**COMPLETE THE FOLLOWING**
A. Write out the hashmap patch email from "On Thu, Oct" up to and including "changed, 14 insertions(+)".
B. According to the hashmap patch email, what is a shift by the full size of the register the same as on x86?

On Thu, Oct 29, 2020 at 9:11 AM Ian Rogers <[email protected]> wrote:
>
> If bits is 0, the case when the map is empty, then the >> is the size of
> the register which is undefined behavior - on x86 it is the same as a
> shift by 0. Fix by handling the 0 case explicitly when running with
> address sanitizer.
>
> A variant of this patch was posted previously as:
> https://lore.kernel.org/lkml/[email protected]/
>
> Signed-off-by: Ian Rogers <[email protected]>
> ---
> tools/lib/bpf/hashmap.h | 14 ++++++++++++++
> 1 file changed, 14 insertions(+)
>
> diff --git a/tools/lib/bpf/hashmap.h b/tools/lib/bpf/hashmap.h
> index d9b385fe808c..27d0556527d3 100644
> --- a/tools/lib/bpf/hashmap.h
> +++ b/tools/lib/bpf/hashmap.h
> @@ -12,9 +12,23 @@
> #include <stddef.h>
> #include <limits.h>
>
> +#ifdef __has_feature
> +#define HAVE_FEATURE(f) __has_feature(f)
> +#else
> +#define HAVE_FEATURE(f) 0
> +#endif
> +
> static inline size_t hash_bits(size_t h, int bits)
> {
> /* shuffle bits and return requested number of upper bits */
> +#if defined(ADDRESS_SANITIZER) || HAVE_FEATURE(address_sanitizer)
> + /*
> + * If the requested bits == 0 avoid undefined behavior from a
> + * greater-than bit width shift right (aka invalid-shift-exponent).
> + */
> + if (bits == 0)

**PROVIDED MATERIAL**
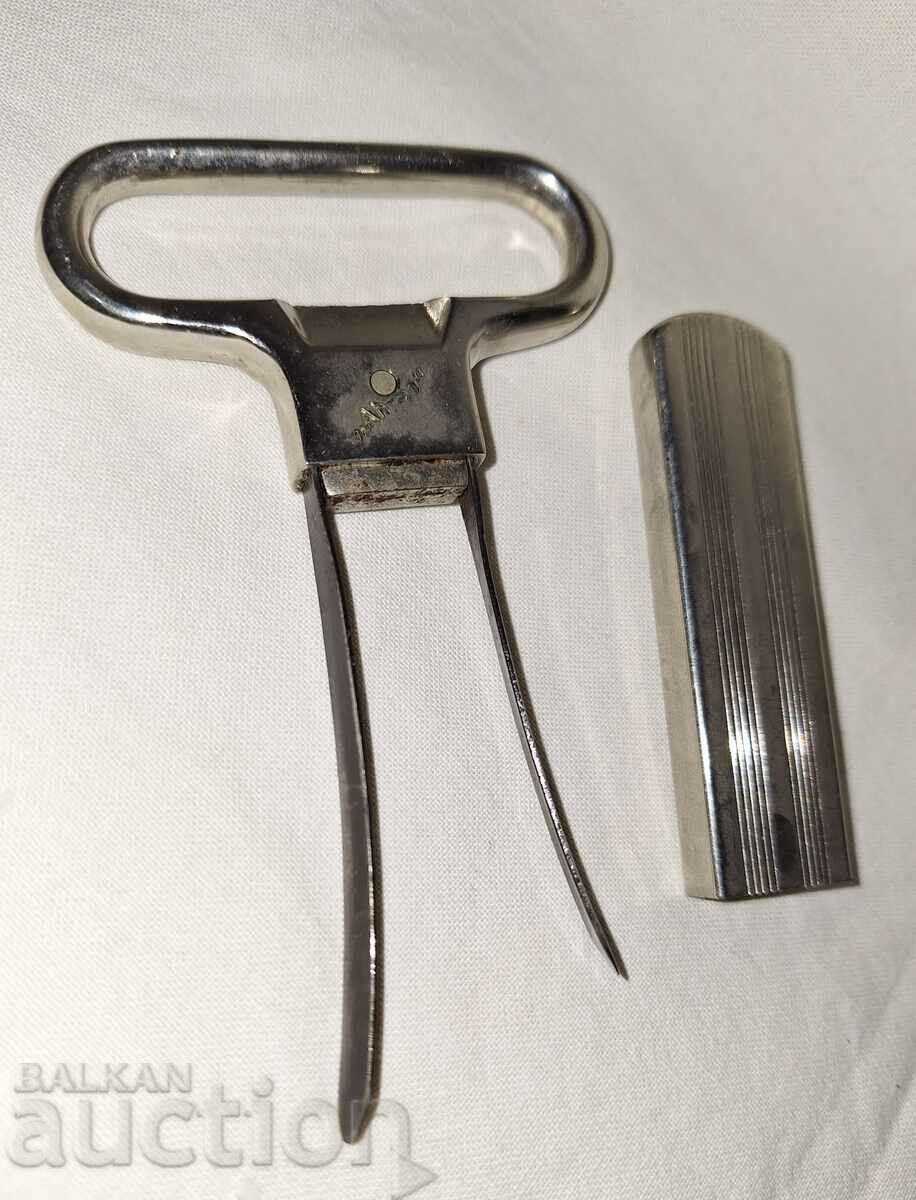 Old metal corkscrew--Monopol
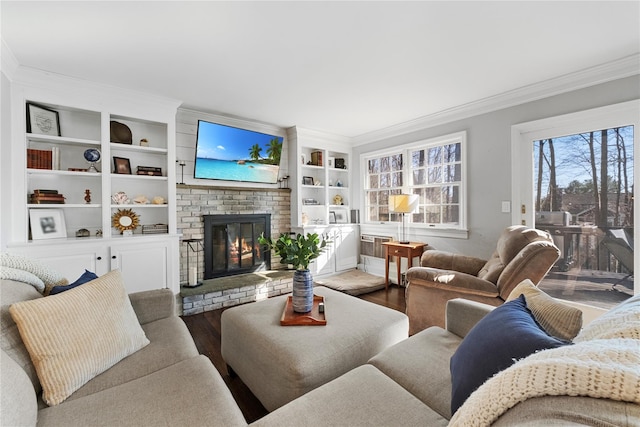 living area featuring a brick fireplace, built in features, ornamental molding, and wood finished floors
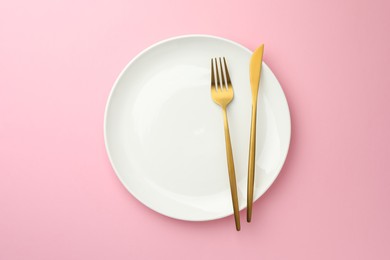 Plate, fork and knife on pink background, top view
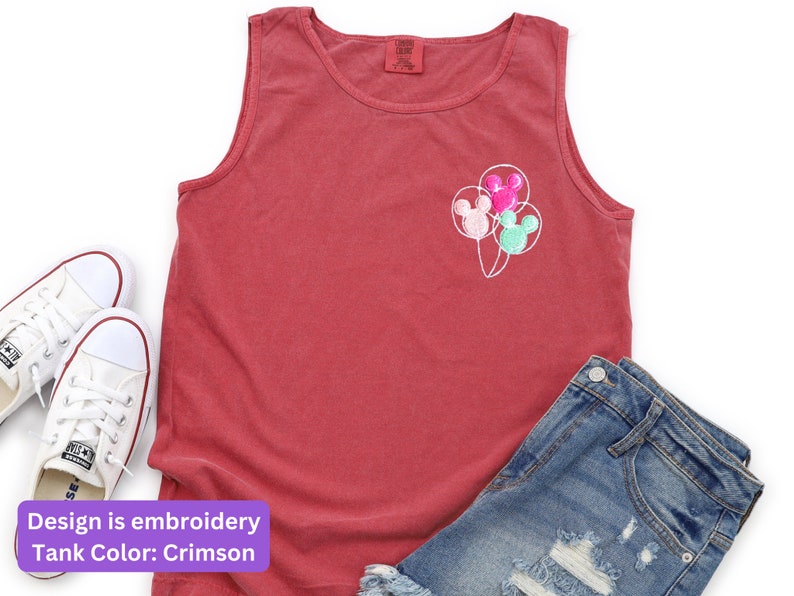 May include: Crimson tank top with embroidered Mickey Mouse balloon design. The sleeveless shirt is paired with denim shorts and white sneakers. The design features three balloons in pink, green, and pink.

**EXERCISE ANSWERS**
A.
On Thu, Oct 29, 2020 at 9:11 AM Ian Rogers <[email protected]> wrote:
>
> If bits is 0, the case when the map is empty, then the >> is the size of
> the register which is undefined behavior - on x86 it is the same as a
> shift by 0. Fix by handling the 0 case explicitly when running with
> address sanitizer.
>
> A variant of this patch was posted previously as:
> https://lore.kernel.org/lkml/[email protected]/
>
> Signed-off-by: Ian Rogers <[email protected]>
> ---
> tools/lib/bpf/hashmap.h | 14 ++++++++++++++
> 1 file changed, 14 insertions(+)

B. On x86, it is the same as a shift by 0.